Karen Weaver, the mayor of Flint, said that the announcement was “encouraging,” but that the city was “not out of the woods yet.” Republican governor of Michigan, Rick Snyder, also pledged to keep working on the problem. “The remarkable improvement in water quality over the past year is a testament to all levels of government working together and the resilient people of Flint helping us help them through participation in the flushing programs," Snyder said, noting that there was “still more work to do in Flint.”
But even with the new assessment, several locals told the Associated Press that they still weren’t convinced that Flint’s water was safe to drink. “There's still lead in the system,” resident Melissa Mays said. "Especially with disruptions, main breaks — pieces of lead scale will be breaking off until these pipes are replaced.” Others have questioned the methods environmental officials used to gauge lead levels, arguing that the parts per billion vary wildly depending on sample location.
This varies wildly depending on where you sample and what levels of lead are deemed acceptable https://t.co/yrk6GsuzR4— Tim Carmody (@tcarmody) January 24, 2017
Marc Edwards, a researcher at Virginia Tech who helped identify Flint’s lead problem in 2015, told the Detroit News the announcement was a positive step that “indicates real progress by the state and feds in addressing what was once a public health crisis.” But Edwards said Flint still had a lot to do in order to upgrade its old infrastructure, and called into question the Environmental Protection Agency’s limits on dangerous metals in water supplies. “We have also learned that meeting the EPA lead and copper rule is simply not good enough, either in Flint or anywhere else,” Edwards said. “As long as bottled water and filters are provided by the state, residents should continue to use them to get extra health protection, while the infrastructure upgrades occur and water quality continues to improve.”

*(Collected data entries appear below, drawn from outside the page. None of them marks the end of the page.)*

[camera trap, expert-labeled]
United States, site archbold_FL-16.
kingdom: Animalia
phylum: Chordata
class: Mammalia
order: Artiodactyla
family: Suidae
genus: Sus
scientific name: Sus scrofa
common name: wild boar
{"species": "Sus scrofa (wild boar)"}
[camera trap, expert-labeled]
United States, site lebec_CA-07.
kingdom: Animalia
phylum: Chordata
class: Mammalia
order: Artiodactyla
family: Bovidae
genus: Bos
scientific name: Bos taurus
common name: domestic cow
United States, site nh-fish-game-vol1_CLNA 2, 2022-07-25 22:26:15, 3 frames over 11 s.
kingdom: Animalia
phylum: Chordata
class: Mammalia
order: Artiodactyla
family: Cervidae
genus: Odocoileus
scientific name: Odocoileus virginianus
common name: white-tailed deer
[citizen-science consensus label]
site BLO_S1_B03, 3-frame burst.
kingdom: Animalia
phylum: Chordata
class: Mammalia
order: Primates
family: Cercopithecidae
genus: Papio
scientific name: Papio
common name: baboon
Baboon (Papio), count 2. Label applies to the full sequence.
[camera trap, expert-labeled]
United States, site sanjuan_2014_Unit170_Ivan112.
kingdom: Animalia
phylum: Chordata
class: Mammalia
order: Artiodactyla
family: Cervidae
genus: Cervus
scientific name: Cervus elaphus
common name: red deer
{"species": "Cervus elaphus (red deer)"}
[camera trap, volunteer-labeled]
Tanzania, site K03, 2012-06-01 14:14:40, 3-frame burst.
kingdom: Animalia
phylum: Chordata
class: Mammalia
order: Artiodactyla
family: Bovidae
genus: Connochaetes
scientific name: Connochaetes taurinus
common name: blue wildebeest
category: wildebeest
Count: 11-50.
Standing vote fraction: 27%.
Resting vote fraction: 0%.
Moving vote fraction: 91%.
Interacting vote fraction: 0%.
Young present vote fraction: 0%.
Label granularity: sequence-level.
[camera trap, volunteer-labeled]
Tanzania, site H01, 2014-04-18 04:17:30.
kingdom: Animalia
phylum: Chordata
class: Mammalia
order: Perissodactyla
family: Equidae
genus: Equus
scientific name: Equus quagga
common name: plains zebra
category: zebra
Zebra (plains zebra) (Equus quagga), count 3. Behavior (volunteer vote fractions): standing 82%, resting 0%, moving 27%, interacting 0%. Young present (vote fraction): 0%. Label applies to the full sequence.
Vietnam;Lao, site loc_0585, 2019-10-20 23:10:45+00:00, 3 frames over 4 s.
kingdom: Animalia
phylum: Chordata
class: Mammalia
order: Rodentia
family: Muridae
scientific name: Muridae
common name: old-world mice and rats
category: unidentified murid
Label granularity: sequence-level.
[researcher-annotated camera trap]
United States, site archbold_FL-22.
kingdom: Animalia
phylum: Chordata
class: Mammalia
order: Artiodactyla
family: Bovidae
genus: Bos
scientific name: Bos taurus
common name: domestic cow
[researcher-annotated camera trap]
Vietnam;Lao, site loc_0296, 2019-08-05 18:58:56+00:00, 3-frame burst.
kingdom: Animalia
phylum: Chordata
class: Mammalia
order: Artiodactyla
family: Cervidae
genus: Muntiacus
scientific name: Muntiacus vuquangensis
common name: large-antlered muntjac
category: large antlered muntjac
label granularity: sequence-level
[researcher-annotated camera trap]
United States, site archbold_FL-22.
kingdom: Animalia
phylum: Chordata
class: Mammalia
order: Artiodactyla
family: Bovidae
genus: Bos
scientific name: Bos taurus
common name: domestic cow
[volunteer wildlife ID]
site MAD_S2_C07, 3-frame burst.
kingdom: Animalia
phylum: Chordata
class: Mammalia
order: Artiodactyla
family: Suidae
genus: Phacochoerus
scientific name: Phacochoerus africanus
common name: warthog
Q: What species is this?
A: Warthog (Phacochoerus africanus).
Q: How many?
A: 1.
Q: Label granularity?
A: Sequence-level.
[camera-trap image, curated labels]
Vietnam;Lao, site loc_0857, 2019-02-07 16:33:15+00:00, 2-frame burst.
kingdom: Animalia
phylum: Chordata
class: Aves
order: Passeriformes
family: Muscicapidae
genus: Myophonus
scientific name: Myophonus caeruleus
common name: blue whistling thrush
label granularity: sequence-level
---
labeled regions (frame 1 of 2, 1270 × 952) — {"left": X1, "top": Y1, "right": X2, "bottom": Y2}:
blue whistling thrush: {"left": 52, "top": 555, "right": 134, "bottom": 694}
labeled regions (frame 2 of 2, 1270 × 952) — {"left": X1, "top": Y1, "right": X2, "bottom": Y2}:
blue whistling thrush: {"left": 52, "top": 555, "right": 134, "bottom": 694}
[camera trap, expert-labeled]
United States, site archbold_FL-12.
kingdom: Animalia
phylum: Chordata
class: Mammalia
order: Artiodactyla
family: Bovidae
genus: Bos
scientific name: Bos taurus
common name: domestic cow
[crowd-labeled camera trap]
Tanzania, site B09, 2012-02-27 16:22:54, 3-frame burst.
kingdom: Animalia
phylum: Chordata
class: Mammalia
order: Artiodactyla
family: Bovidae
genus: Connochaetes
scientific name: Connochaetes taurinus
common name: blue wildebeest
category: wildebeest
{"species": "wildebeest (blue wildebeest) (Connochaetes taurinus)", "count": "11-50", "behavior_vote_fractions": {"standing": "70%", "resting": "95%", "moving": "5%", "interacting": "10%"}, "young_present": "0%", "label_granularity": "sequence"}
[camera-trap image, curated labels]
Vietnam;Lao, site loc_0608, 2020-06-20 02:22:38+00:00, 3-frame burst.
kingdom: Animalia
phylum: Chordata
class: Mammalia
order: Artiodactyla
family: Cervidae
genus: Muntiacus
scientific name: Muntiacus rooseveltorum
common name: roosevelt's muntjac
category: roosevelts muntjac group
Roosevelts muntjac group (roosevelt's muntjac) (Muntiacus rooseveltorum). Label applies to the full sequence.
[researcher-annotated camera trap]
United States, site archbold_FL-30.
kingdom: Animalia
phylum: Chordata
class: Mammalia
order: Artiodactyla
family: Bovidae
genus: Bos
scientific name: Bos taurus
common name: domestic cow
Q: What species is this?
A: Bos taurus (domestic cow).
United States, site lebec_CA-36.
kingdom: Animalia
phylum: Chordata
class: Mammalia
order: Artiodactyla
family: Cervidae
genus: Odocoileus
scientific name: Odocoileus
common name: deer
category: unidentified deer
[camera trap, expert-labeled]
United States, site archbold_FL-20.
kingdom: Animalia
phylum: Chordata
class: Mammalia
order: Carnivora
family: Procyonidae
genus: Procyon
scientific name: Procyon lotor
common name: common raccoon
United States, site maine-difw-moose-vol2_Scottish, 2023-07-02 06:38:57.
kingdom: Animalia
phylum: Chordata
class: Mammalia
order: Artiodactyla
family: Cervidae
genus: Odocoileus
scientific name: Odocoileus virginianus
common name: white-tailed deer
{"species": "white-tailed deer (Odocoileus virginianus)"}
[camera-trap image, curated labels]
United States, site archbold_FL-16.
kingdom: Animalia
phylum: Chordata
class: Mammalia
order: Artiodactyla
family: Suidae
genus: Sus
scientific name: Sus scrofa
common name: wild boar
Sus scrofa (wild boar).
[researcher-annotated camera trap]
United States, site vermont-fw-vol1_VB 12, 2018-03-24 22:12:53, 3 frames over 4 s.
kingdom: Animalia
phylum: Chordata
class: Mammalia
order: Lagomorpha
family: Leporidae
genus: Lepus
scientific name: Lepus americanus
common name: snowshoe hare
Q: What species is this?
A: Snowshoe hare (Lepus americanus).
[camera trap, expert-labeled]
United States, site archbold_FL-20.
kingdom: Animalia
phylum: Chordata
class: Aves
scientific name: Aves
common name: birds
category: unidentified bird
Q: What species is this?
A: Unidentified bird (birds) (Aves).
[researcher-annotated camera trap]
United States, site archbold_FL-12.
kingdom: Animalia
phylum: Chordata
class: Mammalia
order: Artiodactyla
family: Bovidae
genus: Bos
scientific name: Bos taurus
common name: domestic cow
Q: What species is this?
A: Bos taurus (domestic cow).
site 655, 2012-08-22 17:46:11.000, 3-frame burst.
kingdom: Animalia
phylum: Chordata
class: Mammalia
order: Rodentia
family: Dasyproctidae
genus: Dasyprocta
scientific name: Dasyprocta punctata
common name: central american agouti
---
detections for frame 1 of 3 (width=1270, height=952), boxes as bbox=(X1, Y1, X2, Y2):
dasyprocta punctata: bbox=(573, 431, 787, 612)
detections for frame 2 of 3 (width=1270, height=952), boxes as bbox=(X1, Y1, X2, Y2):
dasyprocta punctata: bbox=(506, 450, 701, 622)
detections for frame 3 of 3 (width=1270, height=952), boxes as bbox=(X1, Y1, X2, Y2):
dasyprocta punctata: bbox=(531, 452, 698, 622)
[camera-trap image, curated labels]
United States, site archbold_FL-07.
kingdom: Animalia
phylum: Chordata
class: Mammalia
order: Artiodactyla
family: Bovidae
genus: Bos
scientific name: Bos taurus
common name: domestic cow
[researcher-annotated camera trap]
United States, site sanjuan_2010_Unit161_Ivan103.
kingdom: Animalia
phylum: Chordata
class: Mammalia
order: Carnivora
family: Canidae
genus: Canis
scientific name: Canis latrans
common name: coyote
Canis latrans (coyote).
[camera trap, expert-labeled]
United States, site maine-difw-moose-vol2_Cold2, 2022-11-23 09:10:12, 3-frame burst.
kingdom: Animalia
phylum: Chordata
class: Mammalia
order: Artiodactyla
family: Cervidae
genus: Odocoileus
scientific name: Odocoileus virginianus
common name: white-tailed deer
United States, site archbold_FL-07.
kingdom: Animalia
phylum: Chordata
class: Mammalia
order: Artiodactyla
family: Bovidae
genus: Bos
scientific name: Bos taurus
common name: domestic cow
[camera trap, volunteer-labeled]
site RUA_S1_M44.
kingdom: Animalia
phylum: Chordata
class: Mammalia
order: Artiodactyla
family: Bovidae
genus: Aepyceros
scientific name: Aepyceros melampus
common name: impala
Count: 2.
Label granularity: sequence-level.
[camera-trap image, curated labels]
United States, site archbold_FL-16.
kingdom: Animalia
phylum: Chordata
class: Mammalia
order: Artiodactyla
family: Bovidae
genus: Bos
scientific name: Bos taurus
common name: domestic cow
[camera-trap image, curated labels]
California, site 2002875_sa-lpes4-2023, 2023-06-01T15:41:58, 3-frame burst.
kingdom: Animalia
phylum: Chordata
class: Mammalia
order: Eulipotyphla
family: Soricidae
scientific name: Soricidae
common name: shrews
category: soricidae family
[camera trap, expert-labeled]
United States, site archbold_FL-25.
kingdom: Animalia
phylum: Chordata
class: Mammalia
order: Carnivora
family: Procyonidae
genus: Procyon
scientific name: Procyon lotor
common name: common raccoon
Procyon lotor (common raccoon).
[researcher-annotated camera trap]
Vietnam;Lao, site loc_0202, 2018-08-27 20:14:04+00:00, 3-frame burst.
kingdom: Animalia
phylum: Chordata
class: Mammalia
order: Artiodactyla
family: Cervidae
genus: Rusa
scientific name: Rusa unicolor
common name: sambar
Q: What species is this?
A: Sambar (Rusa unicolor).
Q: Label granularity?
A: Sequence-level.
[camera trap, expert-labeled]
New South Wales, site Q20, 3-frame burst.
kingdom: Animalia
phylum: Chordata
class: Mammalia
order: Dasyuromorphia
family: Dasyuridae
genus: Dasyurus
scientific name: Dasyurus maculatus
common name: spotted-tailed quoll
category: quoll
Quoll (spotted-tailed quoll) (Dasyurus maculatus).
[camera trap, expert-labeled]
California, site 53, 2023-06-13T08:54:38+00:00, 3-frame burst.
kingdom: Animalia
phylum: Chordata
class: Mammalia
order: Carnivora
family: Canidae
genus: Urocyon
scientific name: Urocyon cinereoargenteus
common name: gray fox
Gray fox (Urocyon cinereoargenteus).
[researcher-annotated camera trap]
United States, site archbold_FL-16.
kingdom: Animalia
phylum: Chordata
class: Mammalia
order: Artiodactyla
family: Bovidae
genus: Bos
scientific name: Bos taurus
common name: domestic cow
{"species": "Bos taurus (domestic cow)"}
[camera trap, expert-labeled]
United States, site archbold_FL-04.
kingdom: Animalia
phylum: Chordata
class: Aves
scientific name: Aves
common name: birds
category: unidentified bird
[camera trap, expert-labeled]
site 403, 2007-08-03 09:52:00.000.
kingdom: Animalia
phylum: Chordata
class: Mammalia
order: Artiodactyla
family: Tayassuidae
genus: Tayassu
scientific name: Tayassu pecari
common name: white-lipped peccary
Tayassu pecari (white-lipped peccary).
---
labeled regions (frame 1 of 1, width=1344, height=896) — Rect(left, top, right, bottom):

The state of Michigan has to replace at least 7 percent of its lead-lined pipes by June 30th, after its water was measured to be over the federal lead limit in the first six months of 2016, but it may not be forced to completely overhaul the system if it remains under the required parts per million. Nonetheless, the state says it will continue with the task, and has set aside $27 million to pay for it. This week’s assessment also allows Michigan to stop contributing toward Flint residents’ water bills, having previously provided payments dating back to the water supply switch in 2014.
The US government was criticized for its slow reaction to the problem in Flint, a city that ranks among the poorest in the country, and has a majority African-American population. The issue flitted back and forth from the spotlight, as President Obama and the presidential candidates visited the city to discuss the crisis, before moving on. Meanwhile, the state of Michigan began bringing criminal charges against city officials who did not do enough to study the Flint River’s quality before switching the city’s water supply.